Solingen had a number of men’s choirs, and as far as I know, all the brothers belonged to the local one, the “Widderter Sängerchor.” Widdert was the village where the family lived. Opa belonged to that choir all his life. Once he had married my Oma and moved into her home in the valley, he walked up the hill, through the forest, the same way I first went to school, every week, I think it was a Tuesday night, for the choir rehearsal. Late in the evening, in the dark, he walked down the hill through the forest home.

But before he got married, he lived through the First World war, as did all his brothers. All came back; only one, Otto, lost a leg. Opa was a story-teller. He told stories about the war years and his experiences there for the rest of his life, and we heard all his stories many times. But no-one was ever unkind enough to point out that we all knew his stories, and the repetition means that I remember them well.

His Cologne-based regiment was first sent to the east, to Hungary, and maybe elsewhere, and then to the western front, and into the trenches. He spoke about it all without rancour, and it took me years to realize that the people he referred to as “der Franzmann” were actually the enemy.
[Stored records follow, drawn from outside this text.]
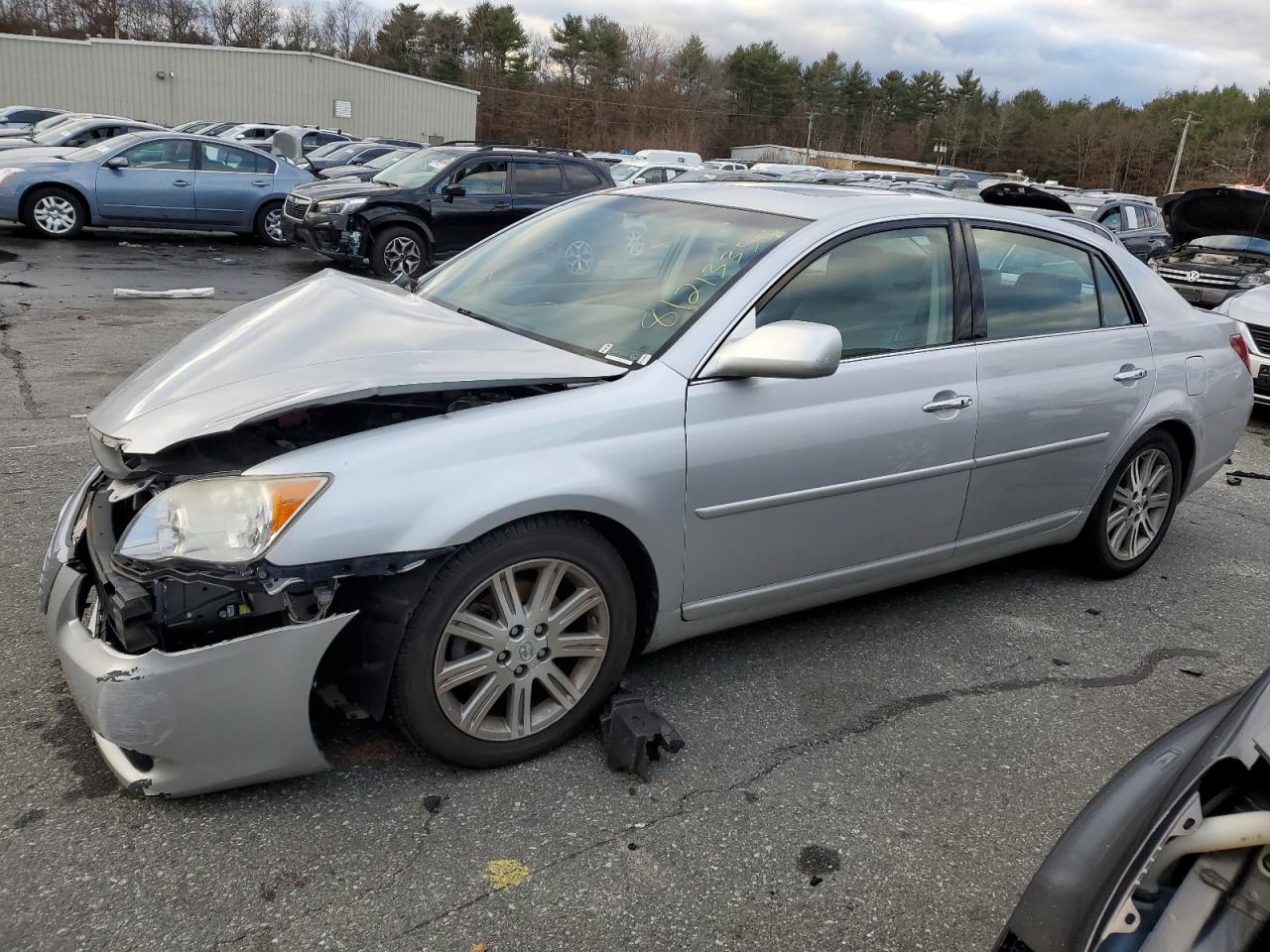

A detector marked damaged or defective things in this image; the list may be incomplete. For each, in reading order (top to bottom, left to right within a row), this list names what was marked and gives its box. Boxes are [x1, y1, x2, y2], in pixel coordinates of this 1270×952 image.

exposed headlight [314, 199, 367, 217]
wrecked black suv [282, 142, 615, 280]
wrecked black suv [1151, 184, 1270, 307]
crumpled hood [1159, 186, 1270, 246]
crumpled hood [86, 270, 623, 456]
broken front bumper [40, 476, 355, 797]
detached bumper piece [45, 563, 353, 801]
exposed headlight [116, 474, 329, 563]
cracked asphalt [2, 227, 1270, 952]
damaged silver sedan [37, 186, 1254, 797]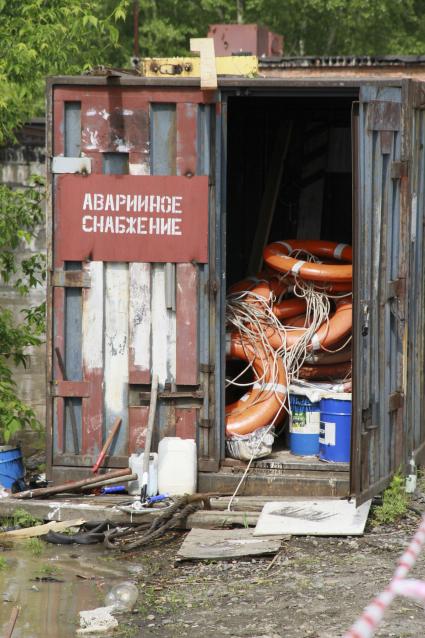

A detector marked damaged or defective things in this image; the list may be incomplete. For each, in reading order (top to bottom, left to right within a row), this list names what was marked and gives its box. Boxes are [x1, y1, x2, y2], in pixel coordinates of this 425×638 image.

rusty metal container [47, 57, 425, 502]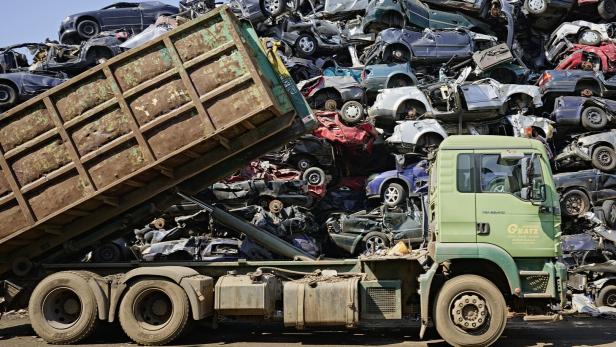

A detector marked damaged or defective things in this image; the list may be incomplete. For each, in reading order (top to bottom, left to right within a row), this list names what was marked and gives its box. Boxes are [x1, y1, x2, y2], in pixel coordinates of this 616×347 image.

rusted steel frame [0, 151, 35, 224]
rusted steel frame [42, 96, 96, 192]
rusted steel frame [102, 67, 158, 163]
rusted steel frame [4, 113, 294, 266]
rusty metal dump body [0, 6, 312, 276]
rusted steel frame [162, 37, 215, 133]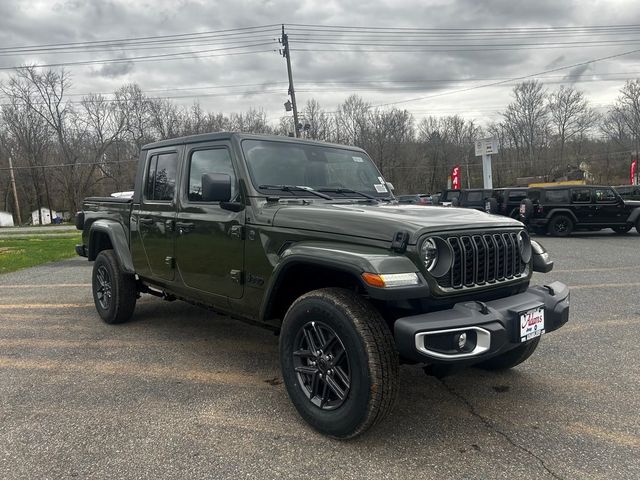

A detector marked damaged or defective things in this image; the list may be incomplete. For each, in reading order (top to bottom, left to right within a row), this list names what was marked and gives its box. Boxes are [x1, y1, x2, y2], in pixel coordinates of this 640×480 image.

cracked pavement [0, 231, 636, 478]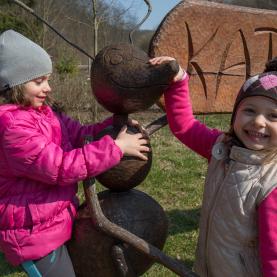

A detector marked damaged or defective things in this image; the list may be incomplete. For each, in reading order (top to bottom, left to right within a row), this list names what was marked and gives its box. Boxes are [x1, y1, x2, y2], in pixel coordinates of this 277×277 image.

rusty brown metal [149, 0, 276, 113]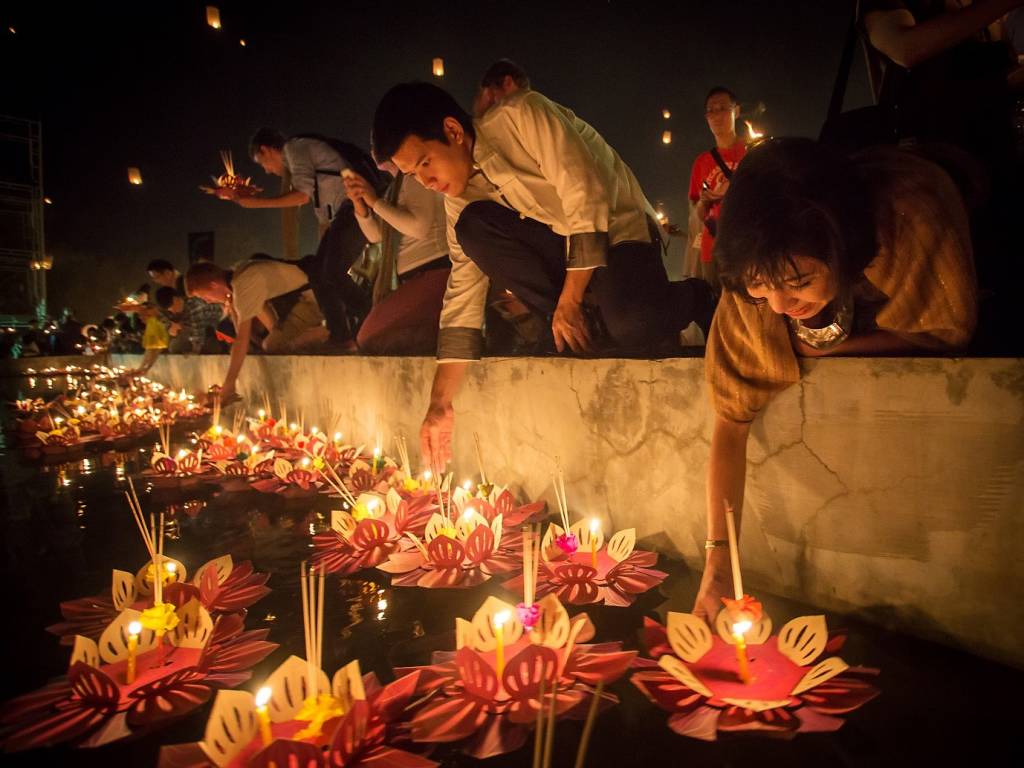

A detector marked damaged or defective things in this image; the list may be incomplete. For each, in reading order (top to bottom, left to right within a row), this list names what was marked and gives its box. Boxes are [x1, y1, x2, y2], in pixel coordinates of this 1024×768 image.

cracked concrete [123, 354, 1024, 667]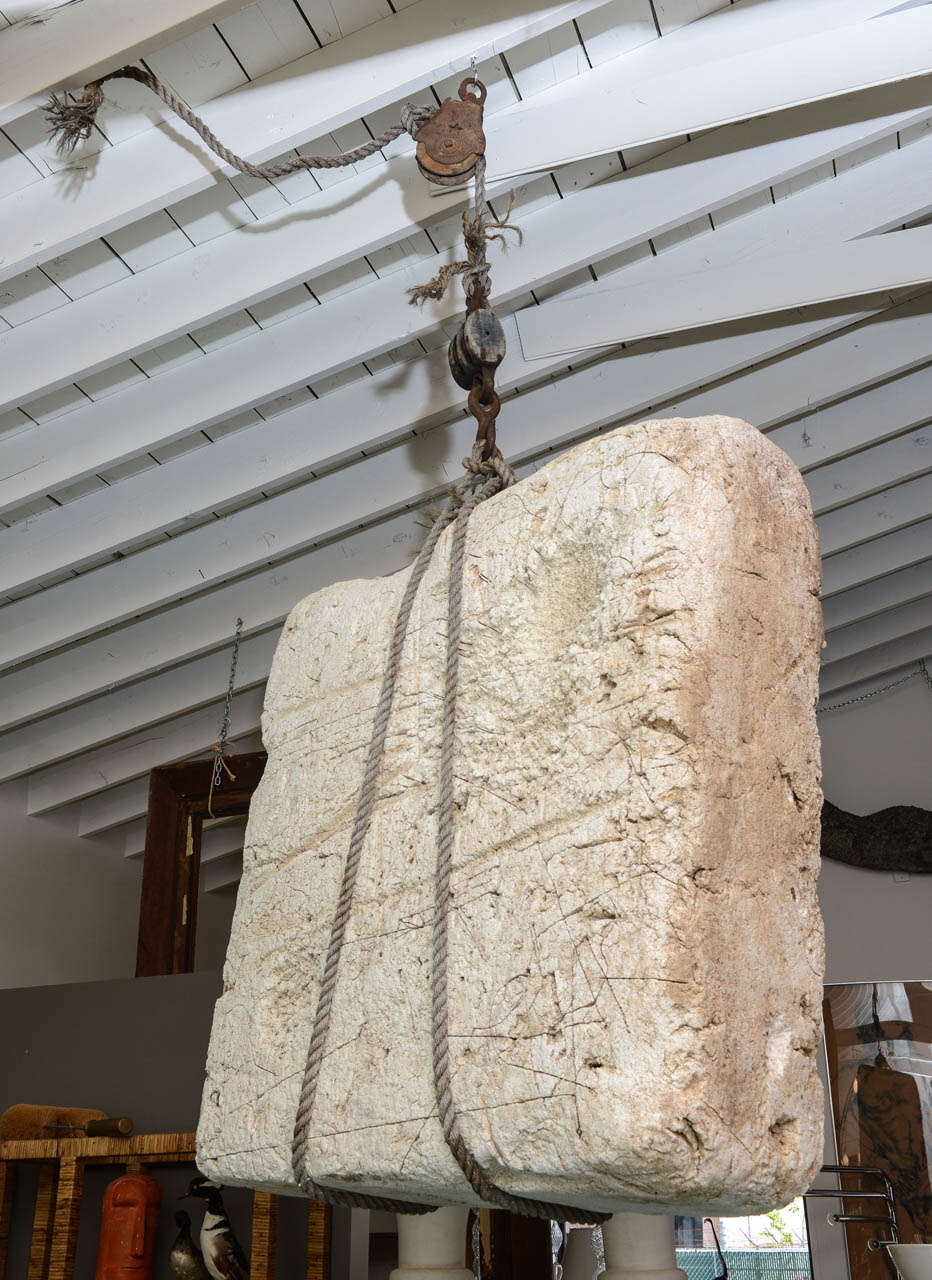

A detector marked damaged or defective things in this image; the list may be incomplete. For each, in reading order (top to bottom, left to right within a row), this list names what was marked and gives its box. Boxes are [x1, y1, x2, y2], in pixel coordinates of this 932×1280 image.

rusty metal pulley [414, 78, 489, 186]
rusty metal pulley [448, 305, 506, 389]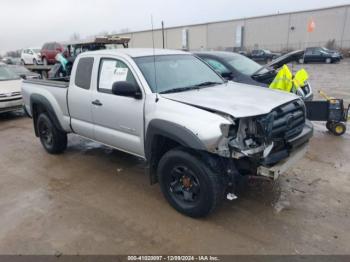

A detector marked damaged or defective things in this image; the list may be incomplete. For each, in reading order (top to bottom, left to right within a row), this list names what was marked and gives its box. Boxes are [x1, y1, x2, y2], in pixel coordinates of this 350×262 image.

crumpled hood [161, 82, 300, 118]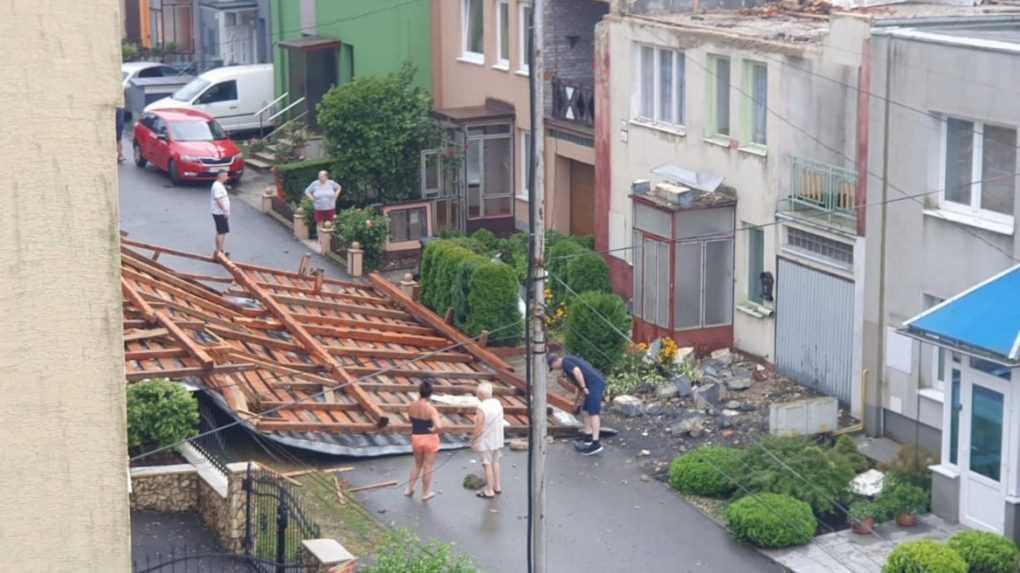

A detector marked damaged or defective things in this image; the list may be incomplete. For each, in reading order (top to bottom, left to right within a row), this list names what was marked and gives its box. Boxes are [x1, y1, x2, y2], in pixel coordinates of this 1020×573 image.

damaged rooftop [632, 0, 1020, 45]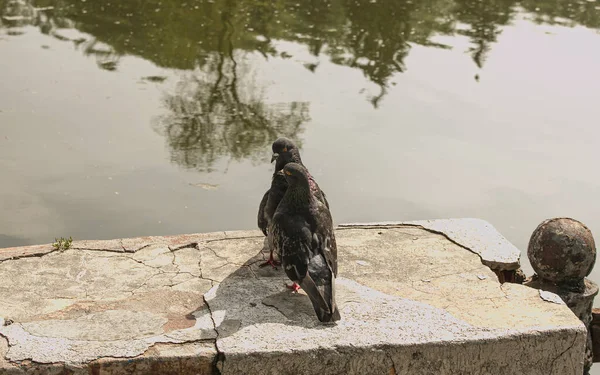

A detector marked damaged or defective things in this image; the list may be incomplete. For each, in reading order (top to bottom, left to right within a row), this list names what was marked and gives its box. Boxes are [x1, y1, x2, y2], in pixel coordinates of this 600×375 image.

cracked concrete slab [0, 219, 584, 374]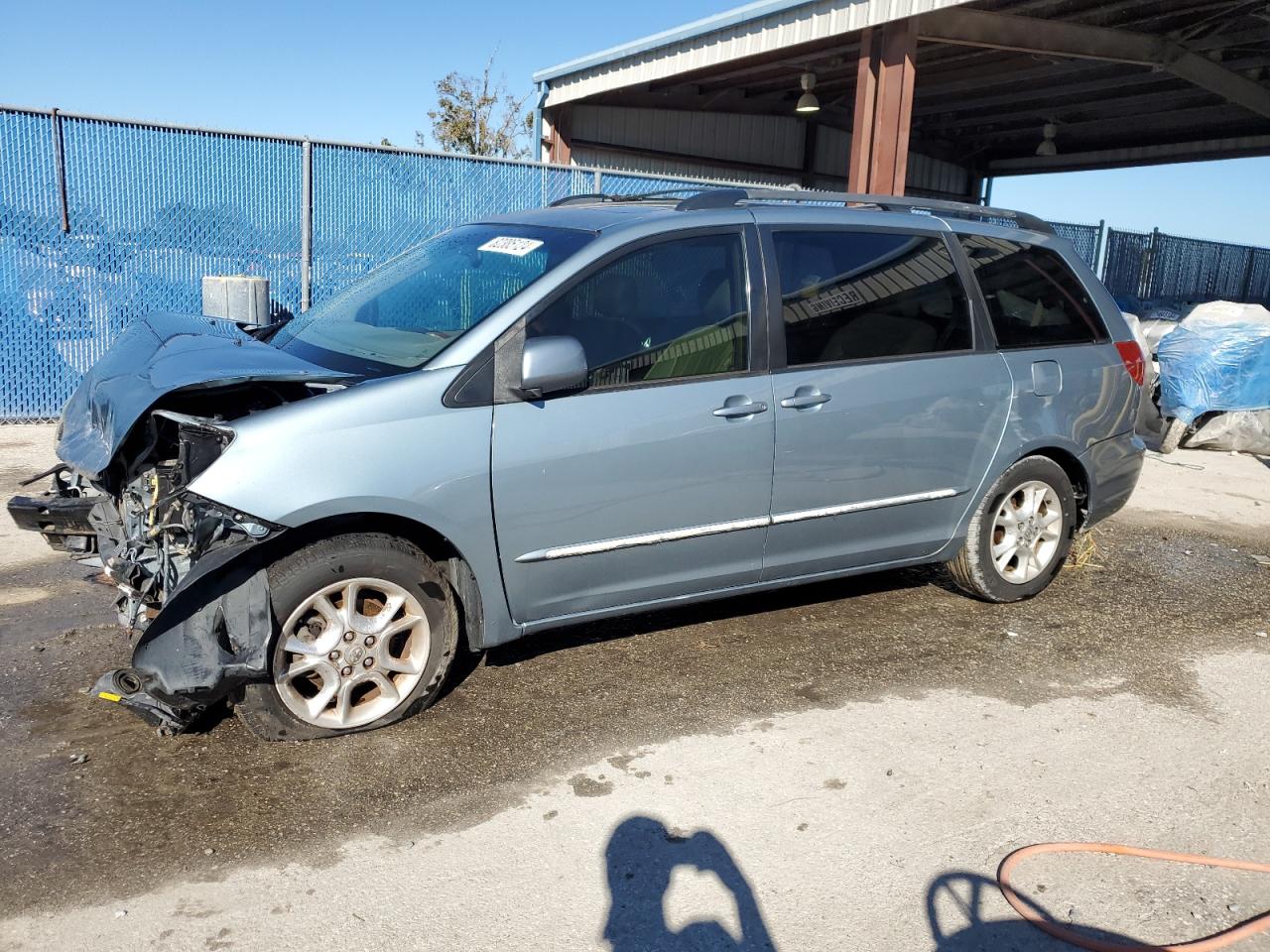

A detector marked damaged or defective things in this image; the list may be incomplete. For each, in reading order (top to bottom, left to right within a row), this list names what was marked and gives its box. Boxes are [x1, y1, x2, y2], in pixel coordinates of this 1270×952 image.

crumpled hood [58, 310, 350, 479]
damaged minivan [5, 186, 1148, 736]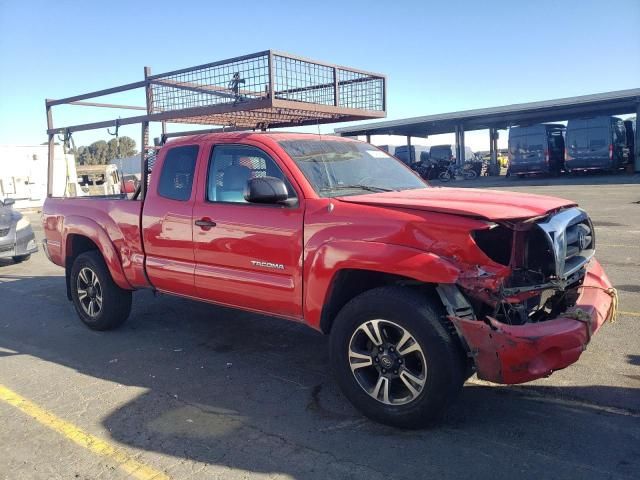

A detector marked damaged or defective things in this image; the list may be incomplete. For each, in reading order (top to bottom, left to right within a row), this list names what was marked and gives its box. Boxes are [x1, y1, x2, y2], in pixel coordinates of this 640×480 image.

dented hood [338, 188, 576, 221]
damaged front end [440, 208, 616, 384]
crumpled front fender [450, 258, 616, 386]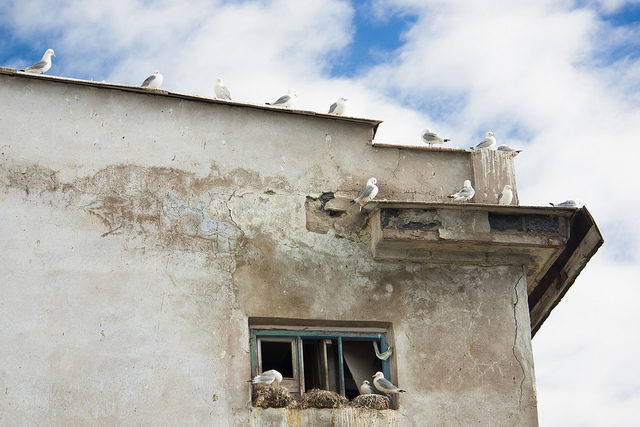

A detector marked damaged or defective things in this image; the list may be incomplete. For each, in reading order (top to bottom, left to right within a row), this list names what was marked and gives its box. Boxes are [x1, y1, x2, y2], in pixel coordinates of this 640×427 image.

cracked plaster wall [0, 75, 536, 426]
crack in concrete [512, 268, 528, 408]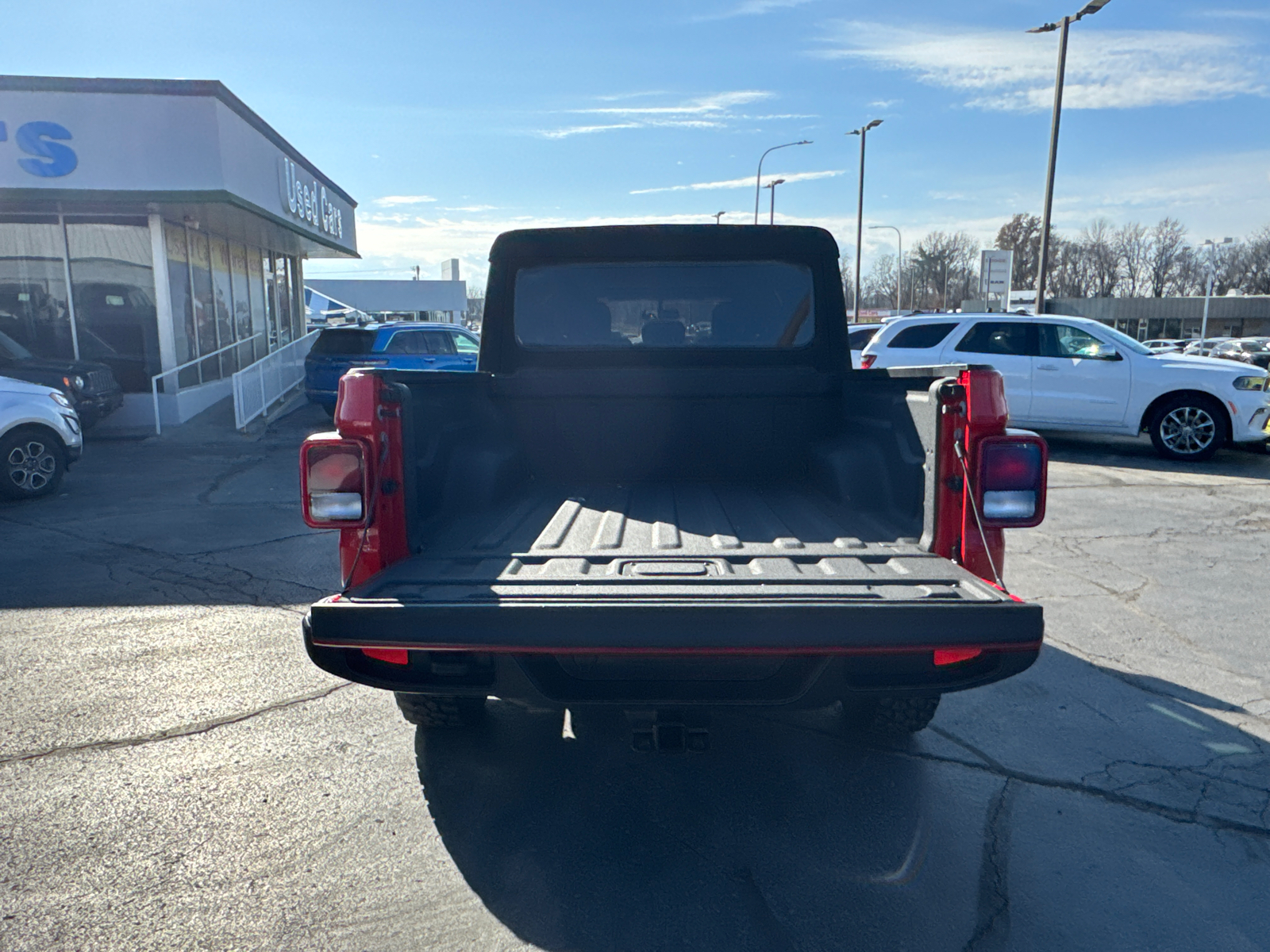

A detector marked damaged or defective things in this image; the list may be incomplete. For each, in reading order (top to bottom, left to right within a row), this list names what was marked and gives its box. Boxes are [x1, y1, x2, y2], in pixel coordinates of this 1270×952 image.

My favourite story was the one where he and a few comrades got out of the trenches one morning to bury their dead, after signalling the other side – the French or the English - as they regularly did – and they found a ‘yellow dog’ sitting next to the body of a British officer. From the description it was a Labrador, a breed not known in Germany at the time. They took the dog with them, and as Opa happened to have a few days’ leave coming up, he ended up taking the dog on the train home to his parents and sisters. They called the dog Senta, although it was a male, and the dog become a much-loved family pet.

By the end of the war Opa had two Iron Crosses, one First Class for saving the life of an officer, and one Second Class for saving the lives of several of his fellow soldiers. I do not know any details. He did not talk about that.

Back row left to right: Ernst, Hugo, Karl, Otto, Friedrich, …

Front row: Hermann and their father. Hermann was not there when the original photo was taken. He was added later.